Abschließend verwies Lopatka auf die Zufriedenheit der Österreicherinnen und Österreicher mit dem Gesundheitssystem: 71,6 Prozent der Bevölkerung sind mit der Gesundheitsversorgung in Österreich sehr zufrieden bzw. zufrieden. "Österreich liegt damit in der EU-Zufriedenheitsskala an zweiter Stelle nach Finnland." Die Zufriedenheit gehe ohne Zweifel auch auf die umfassenden sozial- und gesundheitspolitischen Leistungen der Bundesregierung zurück. "Unsere Gesundheitsinfrastruktur ist laut World Competitiveness Report 2004 weltweit auf Nummer eins. Das Raunzen der SPÖ bei Sozial- und Gesundheitsthemen geht ins Leere. Die ÖVP steht für den vollen, gleichen und unbeschränkten Zugang zu den hervorragenden Leistungen des österreichischen Gesundheitswesens. Dieses auf den modernsten Stand zu halten, ist uns ein zentrales Anliegen", so ÖVP-Generalsekretär Lopatka abschließend.

 

Grünewald: Zwar nicht mehr taufrisch, aber diskussionswürdig
Wien (grüne) - "Das SPÖ-Gesundheitsprogramm ist zwar nicht mehr taufrisch, enthält aber einige vernünftige und wirklichkeitsnahe Vorschläge. Sie sind jedenfalls diskussionswürdig", reagiert der Gesundheitssprecher der Grünen, Kurt Grünewald, auf diesbezügliche Aussagen. "Die Bundesregierung täte gut daran nicht reflexartig alles zurückzuweisen, nur weil es von einer Oppositionspartei kommt. Ganz im Gegenteil, es ist dringendst notwendig sich der Diskussion um die Finanzierung und Organisation unseres Gesundheitssystems zu stellen. Nur weil sich die ÖVP einer seriösen Debatte verweigert, darf nicht die Zukunft des Gesundheitssystems verspielt werden."

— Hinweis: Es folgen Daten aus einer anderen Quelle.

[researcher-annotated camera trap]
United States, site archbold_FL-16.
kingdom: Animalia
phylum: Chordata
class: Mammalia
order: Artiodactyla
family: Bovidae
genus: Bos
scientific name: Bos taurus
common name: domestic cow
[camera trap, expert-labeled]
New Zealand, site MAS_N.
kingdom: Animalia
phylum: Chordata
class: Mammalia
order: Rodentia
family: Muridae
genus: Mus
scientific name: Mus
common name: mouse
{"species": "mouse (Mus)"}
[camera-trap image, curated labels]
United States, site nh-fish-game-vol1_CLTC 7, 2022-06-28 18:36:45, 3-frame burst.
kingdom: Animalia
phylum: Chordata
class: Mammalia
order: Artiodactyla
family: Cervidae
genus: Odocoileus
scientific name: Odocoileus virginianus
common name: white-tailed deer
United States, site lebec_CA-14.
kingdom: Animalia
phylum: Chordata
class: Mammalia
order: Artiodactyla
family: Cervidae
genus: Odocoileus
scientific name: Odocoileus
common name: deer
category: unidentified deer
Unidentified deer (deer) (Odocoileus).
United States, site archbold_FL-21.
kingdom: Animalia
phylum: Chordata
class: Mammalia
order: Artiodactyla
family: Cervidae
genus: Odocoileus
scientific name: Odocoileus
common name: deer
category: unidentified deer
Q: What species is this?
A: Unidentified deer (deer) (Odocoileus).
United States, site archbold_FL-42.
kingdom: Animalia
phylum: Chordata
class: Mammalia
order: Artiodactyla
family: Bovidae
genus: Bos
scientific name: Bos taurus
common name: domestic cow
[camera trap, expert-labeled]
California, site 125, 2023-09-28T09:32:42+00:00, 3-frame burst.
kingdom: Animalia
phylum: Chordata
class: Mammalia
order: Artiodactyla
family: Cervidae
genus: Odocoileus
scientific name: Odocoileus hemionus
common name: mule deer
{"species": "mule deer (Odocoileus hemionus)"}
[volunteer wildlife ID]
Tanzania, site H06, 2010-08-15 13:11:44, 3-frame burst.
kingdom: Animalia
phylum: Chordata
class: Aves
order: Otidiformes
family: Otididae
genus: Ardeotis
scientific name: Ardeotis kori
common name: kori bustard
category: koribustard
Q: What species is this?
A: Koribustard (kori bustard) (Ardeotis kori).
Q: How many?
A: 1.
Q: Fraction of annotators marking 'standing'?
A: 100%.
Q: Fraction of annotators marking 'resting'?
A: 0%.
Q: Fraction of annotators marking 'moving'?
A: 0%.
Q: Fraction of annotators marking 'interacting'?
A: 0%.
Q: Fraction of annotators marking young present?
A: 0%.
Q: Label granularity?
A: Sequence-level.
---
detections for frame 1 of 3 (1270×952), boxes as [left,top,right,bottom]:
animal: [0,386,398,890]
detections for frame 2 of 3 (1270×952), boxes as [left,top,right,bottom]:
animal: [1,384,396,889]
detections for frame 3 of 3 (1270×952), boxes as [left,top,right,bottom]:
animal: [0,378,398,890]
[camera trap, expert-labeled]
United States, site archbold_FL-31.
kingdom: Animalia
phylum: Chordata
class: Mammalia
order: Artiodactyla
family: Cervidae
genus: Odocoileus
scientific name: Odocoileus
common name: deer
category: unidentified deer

Grünewald verweist insbesondere auf die Notwendigkeit einer bundeseinheitlichen Planung und einer Zusammenführung der Kompetenzen und auf eine flächendeckende Qualitätssicherung. Überdies weist er darauf hin, dass Österreich im internationalen Vergleich bei den Selbstbehalten zwischen Platz drei und vier rangiere und eine weitere Ausdehnung bei den Selbstbehalten inakzeptabel sei.